IVV26

41 13 0
                                    



     Kendime dokunuyorum, kendimi hissediyorum. Ellerim tanımak adına sert çene hattımdan çıkık elmacığıma uzanıyor, ama gözlerim henüz kapalı. Avuç içime acıtmadan batan az uzamış sakallarım batıyor lakin bundan rahatsızlık duymuyorum. İşaret parmağımın ucuna kirpiklerim değerken, küçük parmağım burnumla dudaklarım arasında ki boşluğa düşüyor. Dudaklarım parmağımı hafiften arasında tutuyor, daha çok öper gibi ama değil hayır bu daha çok hissetmek için. Göğsümde anlam veremediğim bir gerilme meydana geldiğinde parmaklarım yüzümde ki hareketine kaldığı yerden devam etti. Kendimi dinliyorum, kalp atışım biraz durak ve göğsüm ritmini kaçırmış hızda. Diğer elim tam yüzümün ortasında yerini alıyor ve usulca çıkıntılı hatlara göre inişli çıkışlı yolu izliyor.

 Tenim soğuk.

    Hayra alamet midir bilinmez ama hiç sıcak olmamıştı çehrem, şakaklarımdan ağrılar vuruluyor da alnım yanarken dahi yüzüm, yanaklarım hiç ısınmıyor. Genetik olabilir miydi? Daha öncesinde hiç annemin yüzüne dokunamadım yahut babamın alnına, onlarda da bu tür durumlar gerçekleşir miydi? Onlarında hep elleri üşür müydü yaz kış demeden, bilmiyordum. İkisinin de siması yoktu aklımda. 
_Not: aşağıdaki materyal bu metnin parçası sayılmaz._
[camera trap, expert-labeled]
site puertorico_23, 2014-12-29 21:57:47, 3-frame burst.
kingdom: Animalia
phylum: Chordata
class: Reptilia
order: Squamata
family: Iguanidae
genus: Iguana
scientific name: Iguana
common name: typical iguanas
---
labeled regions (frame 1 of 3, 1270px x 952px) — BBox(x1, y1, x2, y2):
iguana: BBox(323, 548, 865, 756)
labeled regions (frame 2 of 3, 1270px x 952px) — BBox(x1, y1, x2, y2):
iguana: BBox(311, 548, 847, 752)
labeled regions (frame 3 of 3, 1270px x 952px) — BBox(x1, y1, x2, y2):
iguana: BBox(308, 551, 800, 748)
Parmaklarım benden habersiz yüzümde ki bir başka turunu tekrarlarken, ince sıralı kaşlarım yumuşak bir halde elimin altından kaydı. Belki de akrabalarımdan birinde böyle bir fiziki özellik olabilirdi. Onları tanıyor olabilseydim, bilinmezliğin çaresizliğinde bu kadar aciz düşmezdim.

Tak tak! Dış kapının dibine çektiğim tekli koltukta yarı uyur vaziyette duruyordum. Bugün tam bir hafta olacaktı ve ben kapı eşiğinde uyuma huyunu edinmiştim. Tak tak!Geldi. Gözlerimi yavaşça açıp tıklatılan sağlam tahta kapıya baktım. Ayaklarımı yere daha sert basıp ayağı kalktım ve hemen uzanıp kapıyı açtım.

"Merhaba," ilkbahara geçiş yapan marta kapı açmışım da o yüzümü yalayan ılık esinti içeri dolmuştu. "Geç kaldın." Bir adım geri atıp ona içeri geçmesi için yer açarken dört basamaklı alçak enlice merdiveni yüzünde ki tebessümle çıkıp içeri girdi. Bileğinde biten botlarını soyunurken, tavır alan bakışlarım onun yeni kesilmiş saçlarındaydı. Bukleleri neredeyse yok olmuş favorilerinden ensesine kadar üçe vurulmuş saçları üstlerde hatırı sayılır uzunluğunu baki bırakmıştı. "Üzgünüm, otobüs geç geldi." Tek kaşım hafiften kalkıp tekrar inerken ona kesinlikle sabrım yokcasına bakmayı kesip, kapının önüne çektiğim tekli koltuğu gerisin geri iterek eski yerine bıraktım, o sırada Vefa çoktan ince montunu ve çantasını çıkarıp salona geçmişti.

"Mısra yok mu?" Koltuğa oturup kollarımı göğsümde salık bir şekilde bağladım ve karşımda ki adamın değişen başka neyi var diye kontrol etmeye başladım olabildiğince dikkatli davranarak. "Yok." Gözlerim yüzünden, giyindiği poların omuzlarının arkasında kat kat duran şapkasına, serbest yutkunuşunda yukarı çekilip ardından inen adem elmasına ve tekrar dudakları hizasından gözlerini bulmuştu.

O kendini tanıyor muydu? Kendinin farkında mıydı?

"Sana iyi haberim var, canlı yayında yapılan program başarılı geçti. Sana izletmemi ister misin?" Bahsettiği kaydı yayınlandığı andan bu sabaha kadar kaç kere izlediğimi hatırlamıyorum ama neredeyse tekerrür eden cümleleri hemen şimdi sırası şaşmaz şekilde söyleyebilirdim lakin istifimi bozmadan, umurumda olmadığını belirterek kafamı hafiften dikeltip reddettim. "Pekâlâ yine de haberin olsun, senin itibarını düşürecek bir şey yapmadım." Kendinden emin bir şekilde gülümsüyor olsa da, koltuğun ucunda diken üstünde durur gibi oturmaya devam ettikçe rahat olmadığı kanaati devam edecekti.